Risk Management (1)

Question 1

You are a manager of a bank and you suspect one of your tellers has stolen money from their station. After talking with your supervisor, you place the employee on leave with pay, suspend their computer account, and obtain their proximity card and keys to the building. Which of the following policies did you follow?

Mandatory vacations

Exit interviews

Adverse actions

Answer 1

Adverse actions

Adverse actions are administrative actions that are placed against employees. These actions include letters of reprimand, leave with or without pay, or termination. Along with these actions the policy should include actions such as disabling user accounts and revoking privileges, such as access to facilities to prevent data from being compromised. When an employee has been placed with administrative actions, the company shouldn’t worry about vindictive actions they will take against the company

Question 2

Which of the following principles stipulates that multiple changes to a computer system should not be made at the same time?

Due diligence

Acceptable use

Change management

Answer 2

Change management

Change management is the process of documenting all changes made to a company’s network and computers. Avoiding making changes at the same time makes tracking any problems that can occur much simpler

Question 3

Why are penetration test often not advised?

It can be disruptive for the business activities.

It’s able to find both known and unknown hardware or software weaknesses.

It permits the exploration of real risks and gives a precise depiction of a company’s IT infrastructure security posture at any given time.

Answer 3

It can be disruptive for the business activities.
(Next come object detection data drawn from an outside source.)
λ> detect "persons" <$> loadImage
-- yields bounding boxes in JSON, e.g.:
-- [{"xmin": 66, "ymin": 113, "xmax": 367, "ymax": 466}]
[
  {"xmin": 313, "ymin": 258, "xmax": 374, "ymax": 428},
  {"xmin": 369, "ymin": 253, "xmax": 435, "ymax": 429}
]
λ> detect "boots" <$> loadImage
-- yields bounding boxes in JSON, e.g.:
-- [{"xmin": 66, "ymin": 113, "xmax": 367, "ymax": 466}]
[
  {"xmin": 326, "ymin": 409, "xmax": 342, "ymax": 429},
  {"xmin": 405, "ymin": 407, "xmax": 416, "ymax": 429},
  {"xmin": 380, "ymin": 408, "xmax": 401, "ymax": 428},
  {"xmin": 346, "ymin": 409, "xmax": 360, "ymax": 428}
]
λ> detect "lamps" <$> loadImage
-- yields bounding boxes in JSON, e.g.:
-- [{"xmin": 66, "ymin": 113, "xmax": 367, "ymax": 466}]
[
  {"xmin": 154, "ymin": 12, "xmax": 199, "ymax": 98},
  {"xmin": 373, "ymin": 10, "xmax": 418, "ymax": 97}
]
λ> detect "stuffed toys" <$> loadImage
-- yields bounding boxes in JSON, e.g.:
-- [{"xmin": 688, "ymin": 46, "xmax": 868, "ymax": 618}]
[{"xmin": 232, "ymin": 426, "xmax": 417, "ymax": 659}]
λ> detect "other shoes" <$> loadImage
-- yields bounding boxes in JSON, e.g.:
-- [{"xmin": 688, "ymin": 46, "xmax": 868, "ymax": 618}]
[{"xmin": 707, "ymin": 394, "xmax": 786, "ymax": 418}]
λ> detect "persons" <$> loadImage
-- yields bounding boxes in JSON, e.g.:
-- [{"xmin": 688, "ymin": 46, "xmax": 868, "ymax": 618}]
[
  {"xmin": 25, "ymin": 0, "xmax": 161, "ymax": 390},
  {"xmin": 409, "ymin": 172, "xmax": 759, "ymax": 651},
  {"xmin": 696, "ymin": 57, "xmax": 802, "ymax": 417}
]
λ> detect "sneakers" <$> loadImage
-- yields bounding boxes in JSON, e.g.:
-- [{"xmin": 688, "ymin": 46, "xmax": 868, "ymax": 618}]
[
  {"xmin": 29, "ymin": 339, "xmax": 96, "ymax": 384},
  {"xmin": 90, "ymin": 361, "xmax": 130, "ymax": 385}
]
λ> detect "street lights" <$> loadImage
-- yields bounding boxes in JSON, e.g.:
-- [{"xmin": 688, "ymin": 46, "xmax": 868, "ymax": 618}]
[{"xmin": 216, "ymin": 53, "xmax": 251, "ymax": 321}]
The main reason to avoid penetration tests is answer A. It’s advised to perform vulnerability test often rather than penetration tests. Pentests can cause disruption to businesses. This is the main focus of the question

Question 4

You are a security engineer and discovered an employee using the company’s computer systems to operate their small business. The employee installed their personal software on the company’s computer and is using the computer hardware, such as the USB port. What policy would you recommend the company implement to prevent any risk of the company’s data and network being compromised?

Acceptable use policy

Clean desk policy

Mandatory vacation policy

Answer 4

Acceptable use policy

Acceptable use policy is a document stating what a user may or may not have access to on a company’s network or the Internet

Question 5

What should be done to back up tapes that are stored off-site?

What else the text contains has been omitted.